- [Task]:
Return each line of the entries that holds the string "submit".

Recorded data:
────
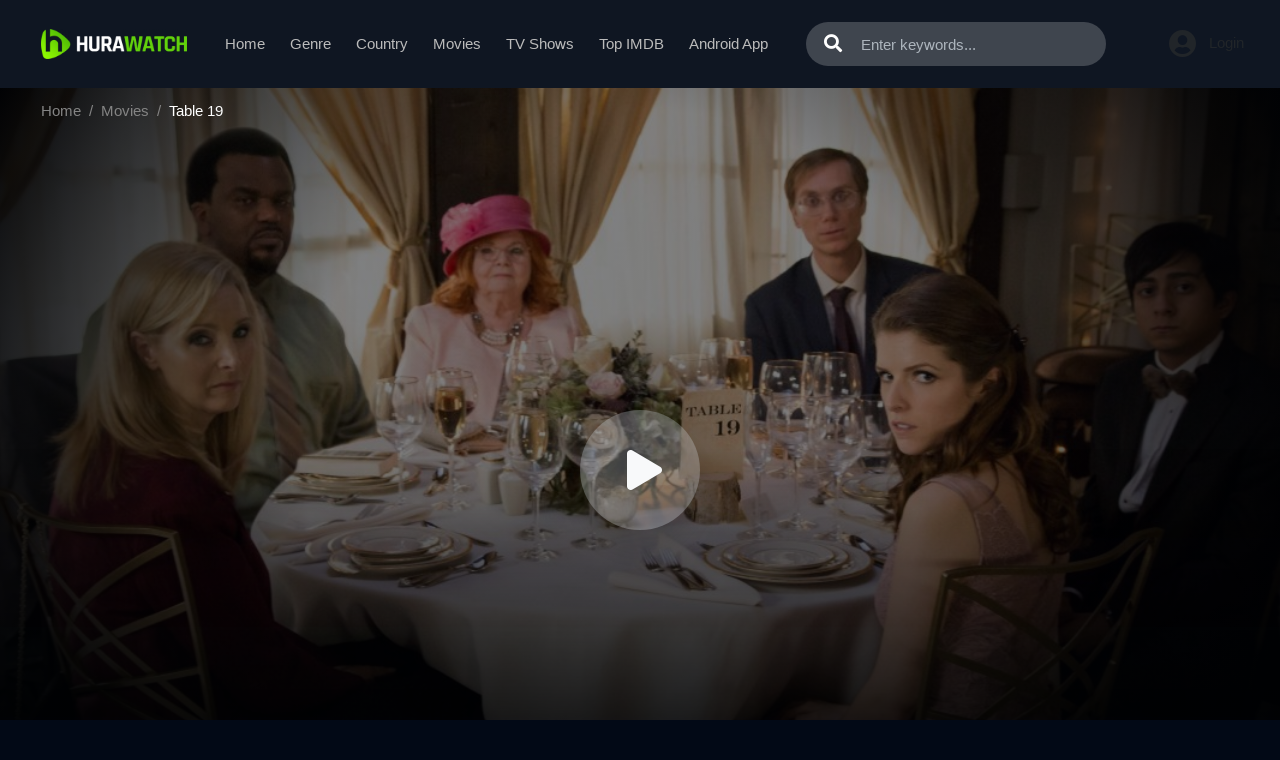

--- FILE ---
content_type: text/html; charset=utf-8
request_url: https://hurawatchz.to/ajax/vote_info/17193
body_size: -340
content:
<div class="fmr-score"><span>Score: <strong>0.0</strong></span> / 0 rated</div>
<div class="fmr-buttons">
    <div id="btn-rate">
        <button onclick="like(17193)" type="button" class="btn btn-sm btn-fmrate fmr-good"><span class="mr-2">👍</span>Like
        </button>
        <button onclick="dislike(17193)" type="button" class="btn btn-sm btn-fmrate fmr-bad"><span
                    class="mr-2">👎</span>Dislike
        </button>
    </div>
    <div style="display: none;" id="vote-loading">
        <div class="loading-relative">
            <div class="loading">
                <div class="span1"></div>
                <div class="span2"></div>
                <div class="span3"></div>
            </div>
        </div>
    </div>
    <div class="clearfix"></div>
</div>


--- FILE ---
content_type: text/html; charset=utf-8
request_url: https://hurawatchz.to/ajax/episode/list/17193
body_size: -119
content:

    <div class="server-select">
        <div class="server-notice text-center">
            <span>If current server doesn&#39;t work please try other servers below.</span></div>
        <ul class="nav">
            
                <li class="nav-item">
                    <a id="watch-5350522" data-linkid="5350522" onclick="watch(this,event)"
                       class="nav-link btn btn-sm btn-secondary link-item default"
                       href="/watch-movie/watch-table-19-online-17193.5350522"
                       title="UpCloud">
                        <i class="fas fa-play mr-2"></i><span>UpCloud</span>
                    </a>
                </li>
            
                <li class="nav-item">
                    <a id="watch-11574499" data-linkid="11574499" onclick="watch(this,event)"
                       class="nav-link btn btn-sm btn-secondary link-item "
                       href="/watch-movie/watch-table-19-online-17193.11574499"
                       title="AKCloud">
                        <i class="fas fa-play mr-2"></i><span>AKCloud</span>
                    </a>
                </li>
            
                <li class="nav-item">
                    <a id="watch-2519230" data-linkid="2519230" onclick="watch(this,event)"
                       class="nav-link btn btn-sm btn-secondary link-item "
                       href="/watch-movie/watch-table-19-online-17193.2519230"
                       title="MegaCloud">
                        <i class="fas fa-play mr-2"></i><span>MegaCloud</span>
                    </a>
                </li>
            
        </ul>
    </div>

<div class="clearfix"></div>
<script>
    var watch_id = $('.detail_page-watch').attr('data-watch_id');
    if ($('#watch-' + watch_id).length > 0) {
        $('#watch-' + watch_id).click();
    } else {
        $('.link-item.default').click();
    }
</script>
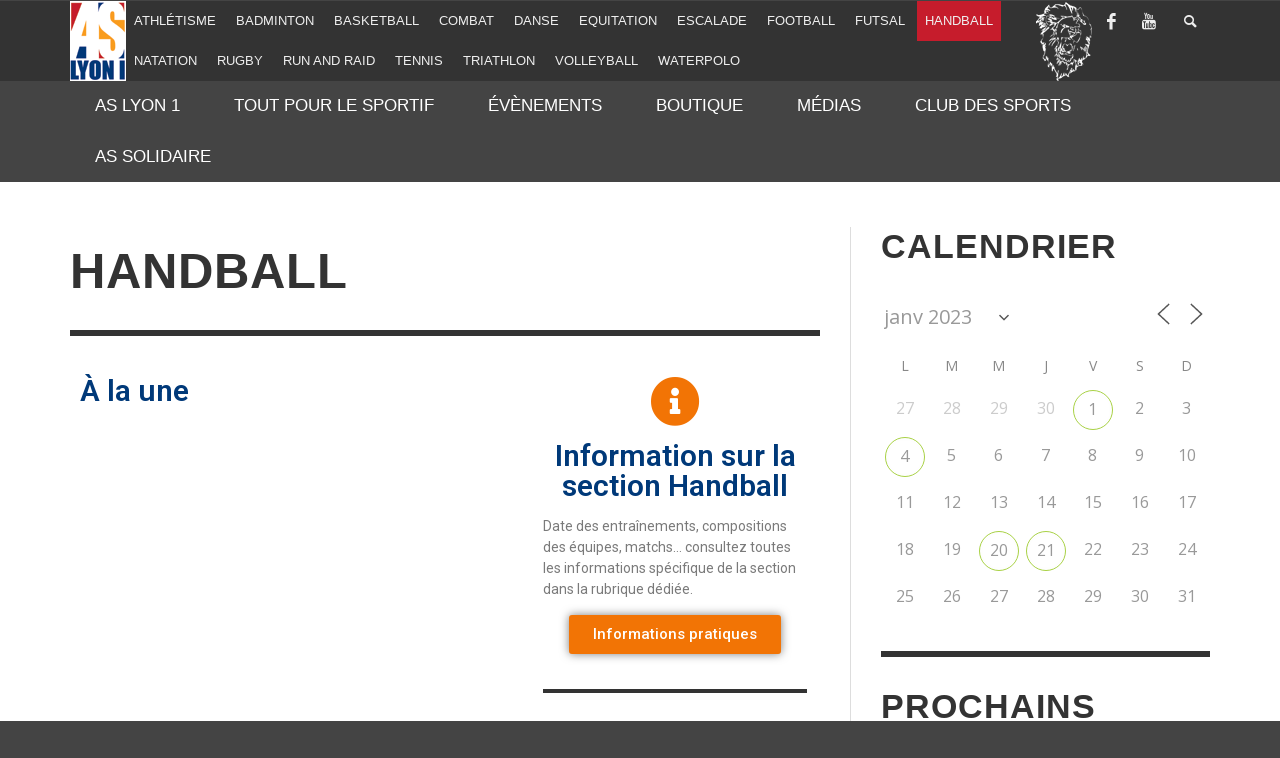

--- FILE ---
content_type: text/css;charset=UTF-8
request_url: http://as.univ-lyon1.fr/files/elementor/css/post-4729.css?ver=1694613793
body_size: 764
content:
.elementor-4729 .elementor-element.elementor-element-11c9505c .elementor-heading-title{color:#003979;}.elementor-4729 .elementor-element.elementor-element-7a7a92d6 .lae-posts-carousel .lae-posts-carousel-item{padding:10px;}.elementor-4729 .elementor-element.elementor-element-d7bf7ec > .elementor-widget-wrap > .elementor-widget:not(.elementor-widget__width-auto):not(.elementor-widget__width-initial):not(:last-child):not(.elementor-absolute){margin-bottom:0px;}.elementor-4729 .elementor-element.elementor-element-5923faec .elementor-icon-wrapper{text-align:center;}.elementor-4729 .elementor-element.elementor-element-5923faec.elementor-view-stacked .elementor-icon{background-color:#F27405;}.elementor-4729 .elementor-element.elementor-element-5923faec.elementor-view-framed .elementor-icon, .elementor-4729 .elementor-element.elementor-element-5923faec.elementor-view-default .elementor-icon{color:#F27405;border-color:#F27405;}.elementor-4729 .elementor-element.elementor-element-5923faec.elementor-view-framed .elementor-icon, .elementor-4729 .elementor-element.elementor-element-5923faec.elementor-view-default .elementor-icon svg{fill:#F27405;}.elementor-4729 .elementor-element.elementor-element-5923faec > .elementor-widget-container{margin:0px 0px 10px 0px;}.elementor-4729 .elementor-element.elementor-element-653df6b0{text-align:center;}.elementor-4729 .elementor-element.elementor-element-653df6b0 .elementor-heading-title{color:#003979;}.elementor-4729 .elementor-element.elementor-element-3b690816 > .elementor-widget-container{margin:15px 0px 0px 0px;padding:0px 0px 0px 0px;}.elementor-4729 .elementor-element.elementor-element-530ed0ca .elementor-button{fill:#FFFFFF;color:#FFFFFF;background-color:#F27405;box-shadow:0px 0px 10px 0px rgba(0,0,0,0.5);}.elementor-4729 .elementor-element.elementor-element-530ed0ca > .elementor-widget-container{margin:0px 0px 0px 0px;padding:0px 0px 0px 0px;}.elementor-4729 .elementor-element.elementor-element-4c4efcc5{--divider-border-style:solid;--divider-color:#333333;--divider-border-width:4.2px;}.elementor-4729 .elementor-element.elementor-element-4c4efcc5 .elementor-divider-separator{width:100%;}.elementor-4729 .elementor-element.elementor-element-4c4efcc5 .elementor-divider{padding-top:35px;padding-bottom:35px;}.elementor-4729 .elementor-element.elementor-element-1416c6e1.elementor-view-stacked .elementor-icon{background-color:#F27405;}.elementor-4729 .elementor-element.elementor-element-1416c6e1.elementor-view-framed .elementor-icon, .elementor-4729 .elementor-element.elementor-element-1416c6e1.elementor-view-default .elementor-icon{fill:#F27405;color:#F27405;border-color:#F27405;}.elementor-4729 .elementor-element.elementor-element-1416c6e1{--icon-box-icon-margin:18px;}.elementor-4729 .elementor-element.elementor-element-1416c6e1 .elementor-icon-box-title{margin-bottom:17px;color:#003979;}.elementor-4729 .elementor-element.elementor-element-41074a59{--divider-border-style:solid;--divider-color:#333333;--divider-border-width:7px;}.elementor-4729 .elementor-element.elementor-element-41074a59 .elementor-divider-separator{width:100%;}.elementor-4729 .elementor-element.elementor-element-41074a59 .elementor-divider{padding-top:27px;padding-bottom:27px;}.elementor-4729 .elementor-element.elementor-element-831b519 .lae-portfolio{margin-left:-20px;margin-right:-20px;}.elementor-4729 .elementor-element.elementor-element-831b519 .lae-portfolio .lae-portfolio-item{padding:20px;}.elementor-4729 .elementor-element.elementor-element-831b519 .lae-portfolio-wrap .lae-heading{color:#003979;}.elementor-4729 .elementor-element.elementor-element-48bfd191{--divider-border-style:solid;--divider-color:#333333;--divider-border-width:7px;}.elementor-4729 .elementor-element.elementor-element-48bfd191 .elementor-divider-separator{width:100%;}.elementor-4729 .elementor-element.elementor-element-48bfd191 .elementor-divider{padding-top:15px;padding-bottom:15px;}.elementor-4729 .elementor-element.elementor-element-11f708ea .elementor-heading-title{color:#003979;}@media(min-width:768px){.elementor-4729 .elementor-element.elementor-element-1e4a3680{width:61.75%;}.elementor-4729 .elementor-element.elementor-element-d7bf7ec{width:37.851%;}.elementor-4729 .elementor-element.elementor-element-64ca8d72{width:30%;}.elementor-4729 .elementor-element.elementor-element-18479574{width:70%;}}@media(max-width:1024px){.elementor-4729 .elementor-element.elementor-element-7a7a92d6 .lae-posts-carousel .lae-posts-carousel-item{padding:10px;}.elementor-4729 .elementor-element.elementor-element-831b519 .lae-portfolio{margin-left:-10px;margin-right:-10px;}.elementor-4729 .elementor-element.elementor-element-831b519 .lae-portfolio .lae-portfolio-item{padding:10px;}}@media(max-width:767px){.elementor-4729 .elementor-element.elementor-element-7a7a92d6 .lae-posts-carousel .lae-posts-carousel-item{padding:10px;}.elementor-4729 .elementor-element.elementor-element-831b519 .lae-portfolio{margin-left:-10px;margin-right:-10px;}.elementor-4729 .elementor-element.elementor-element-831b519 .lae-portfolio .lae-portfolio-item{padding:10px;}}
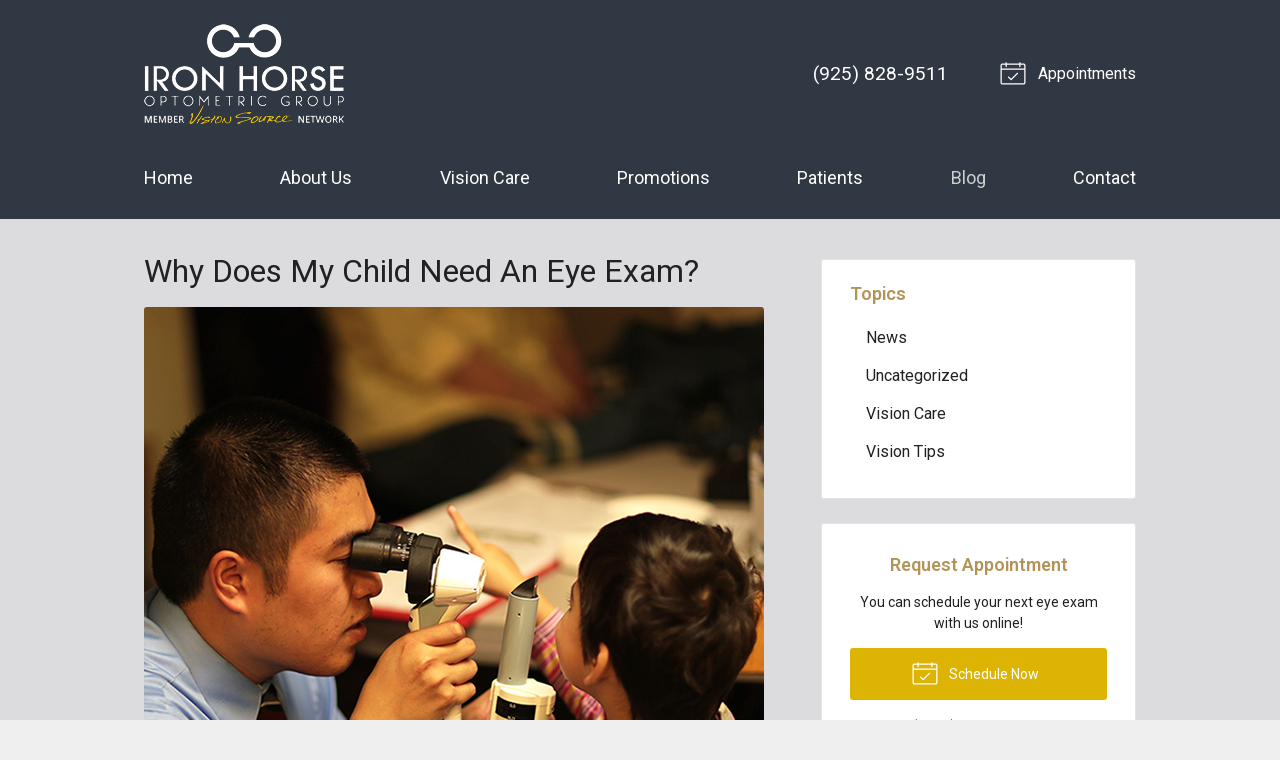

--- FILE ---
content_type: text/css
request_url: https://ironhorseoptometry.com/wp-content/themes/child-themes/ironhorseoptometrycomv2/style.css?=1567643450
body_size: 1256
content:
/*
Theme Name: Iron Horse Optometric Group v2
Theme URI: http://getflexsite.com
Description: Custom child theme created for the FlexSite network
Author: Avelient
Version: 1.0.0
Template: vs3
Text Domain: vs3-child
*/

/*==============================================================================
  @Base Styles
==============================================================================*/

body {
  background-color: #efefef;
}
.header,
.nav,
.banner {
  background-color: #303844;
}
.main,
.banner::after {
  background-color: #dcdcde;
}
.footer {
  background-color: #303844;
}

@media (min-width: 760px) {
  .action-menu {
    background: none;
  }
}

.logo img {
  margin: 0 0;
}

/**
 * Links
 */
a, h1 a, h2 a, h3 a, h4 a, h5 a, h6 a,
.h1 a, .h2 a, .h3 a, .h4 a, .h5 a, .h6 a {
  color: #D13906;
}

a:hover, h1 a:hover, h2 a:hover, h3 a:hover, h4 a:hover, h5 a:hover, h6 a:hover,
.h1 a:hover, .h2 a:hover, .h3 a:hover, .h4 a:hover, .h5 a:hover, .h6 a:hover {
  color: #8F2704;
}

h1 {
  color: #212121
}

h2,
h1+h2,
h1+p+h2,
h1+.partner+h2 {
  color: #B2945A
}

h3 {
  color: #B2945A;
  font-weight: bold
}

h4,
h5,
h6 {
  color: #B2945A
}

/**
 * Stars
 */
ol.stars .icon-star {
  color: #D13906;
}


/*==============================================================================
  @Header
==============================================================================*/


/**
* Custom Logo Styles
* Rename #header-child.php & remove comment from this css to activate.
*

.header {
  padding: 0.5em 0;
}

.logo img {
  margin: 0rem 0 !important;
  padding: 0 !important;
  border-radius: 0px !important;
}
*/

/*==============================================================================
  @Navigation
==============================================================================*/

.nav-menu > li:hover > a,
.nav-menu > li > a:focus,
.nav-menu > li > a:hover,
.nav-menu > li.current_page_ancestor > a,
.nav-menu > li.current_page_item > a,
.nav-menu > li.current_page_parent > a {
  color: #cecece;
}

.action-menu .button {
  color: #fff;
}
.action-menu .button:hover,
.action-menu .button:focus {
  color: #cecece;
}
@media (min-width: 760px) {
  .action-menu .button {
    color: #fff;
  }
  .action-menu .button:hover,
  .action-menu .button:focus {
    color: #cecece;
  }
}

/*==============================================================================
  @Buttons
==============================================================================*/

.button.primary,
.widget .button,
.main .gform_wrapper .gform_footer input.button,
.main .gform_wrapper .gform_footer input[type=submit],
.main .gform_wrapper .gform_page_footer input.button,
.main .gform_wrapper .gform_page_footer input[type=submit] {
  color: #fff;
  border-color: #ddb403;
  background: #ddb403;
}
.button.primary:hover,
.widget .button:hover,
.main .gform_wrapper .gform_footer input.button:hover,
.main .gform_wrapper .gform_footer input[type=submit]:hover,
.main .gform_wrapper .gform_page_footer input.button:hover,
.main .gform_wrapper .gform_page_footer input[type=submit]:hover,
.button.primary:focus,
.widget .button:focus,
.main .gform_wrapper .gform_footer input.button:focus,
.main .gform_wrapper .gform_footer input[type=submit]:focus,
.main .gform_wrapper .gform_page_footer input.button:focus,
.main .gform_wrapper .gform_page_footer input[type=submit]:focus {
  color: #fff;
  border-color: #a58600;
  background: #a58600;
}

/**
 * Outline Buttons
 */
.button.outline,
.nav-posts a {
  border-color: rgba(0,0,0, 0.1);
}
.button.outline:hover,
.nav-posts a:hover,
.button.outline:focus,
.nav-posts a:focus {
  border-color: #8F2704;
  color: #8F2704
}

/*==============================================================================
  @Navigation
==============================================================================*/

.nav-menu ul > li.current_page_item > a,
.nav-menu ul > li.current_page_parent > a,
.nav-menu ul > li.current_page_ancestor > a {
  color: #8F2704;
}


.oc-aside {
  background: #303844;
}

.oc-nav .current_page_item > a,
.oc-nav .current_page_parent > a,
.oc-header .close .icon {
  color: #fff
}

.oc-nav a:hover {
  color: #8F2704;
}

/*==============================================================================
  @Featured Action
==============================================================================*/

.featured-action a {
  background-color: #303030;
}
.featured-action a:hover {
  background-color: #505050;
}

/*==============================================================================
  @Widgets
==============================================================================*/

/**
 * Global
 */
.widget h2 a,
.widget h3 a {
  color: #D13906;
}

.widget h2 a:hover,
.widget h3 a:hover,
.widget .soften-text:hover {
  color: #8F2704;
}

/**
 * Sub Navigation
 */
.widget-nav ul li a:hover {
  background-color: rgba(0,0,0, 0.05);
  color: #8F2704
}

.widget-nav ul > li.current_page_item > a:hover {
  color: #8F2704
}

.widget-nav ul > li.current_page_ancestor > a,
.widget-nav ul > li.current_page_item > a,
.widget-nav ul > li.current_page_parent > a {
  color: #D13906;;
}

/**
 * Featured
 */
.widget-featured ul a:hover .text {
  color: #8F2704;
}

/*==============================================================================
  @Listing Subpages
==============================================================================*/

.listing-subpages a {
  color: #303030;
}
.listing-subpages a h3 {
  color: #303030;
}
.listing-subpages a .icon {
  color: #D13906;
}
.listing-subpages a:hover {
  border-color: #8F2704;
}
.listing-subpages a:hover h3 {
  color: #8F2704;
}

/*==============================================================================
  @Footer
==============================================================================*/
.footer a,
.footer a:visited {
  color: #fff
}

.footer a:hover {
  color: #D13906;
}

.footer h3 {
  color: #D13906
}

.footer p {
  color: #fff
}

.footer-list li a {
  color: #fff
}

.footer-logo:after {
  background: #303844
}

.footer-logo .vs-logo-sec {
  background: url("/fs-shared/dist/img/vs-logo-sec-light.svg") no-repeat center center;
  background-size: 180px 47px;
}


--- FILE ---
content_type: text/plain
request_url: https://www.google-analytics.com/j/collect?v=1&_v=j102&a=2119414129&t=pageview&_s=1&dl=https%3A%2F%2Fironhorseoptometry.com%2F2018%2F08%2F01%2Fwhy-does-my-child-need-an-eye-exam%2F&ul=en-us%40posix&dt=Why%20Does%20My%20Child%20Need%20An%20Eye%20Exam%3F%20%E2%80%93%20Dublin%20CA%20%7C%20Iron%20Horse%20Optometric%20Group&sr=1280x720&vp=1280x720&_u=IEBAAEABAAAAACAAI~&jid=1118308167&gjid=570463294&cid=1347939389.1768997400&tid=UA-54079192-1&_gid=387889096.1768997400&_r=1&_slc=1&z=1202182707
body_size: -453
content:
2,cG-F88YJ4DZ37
────
- [Result]:
.main .gform_wrapper .gform_footer input[type=submit],
.main .gform_wrapper .gform_page_footer input[type=submit] {
.main .gform_wrapper .gform_footer input[type=submit]:hover,
.main .gform_wrapper .gform_page_footer input[type=submit]:hover,
.main .gform_wrapper .gform_footer input[type=submit]:focus,
.main .gform_wrapper .gform_page_footer input[type=submit]:focus {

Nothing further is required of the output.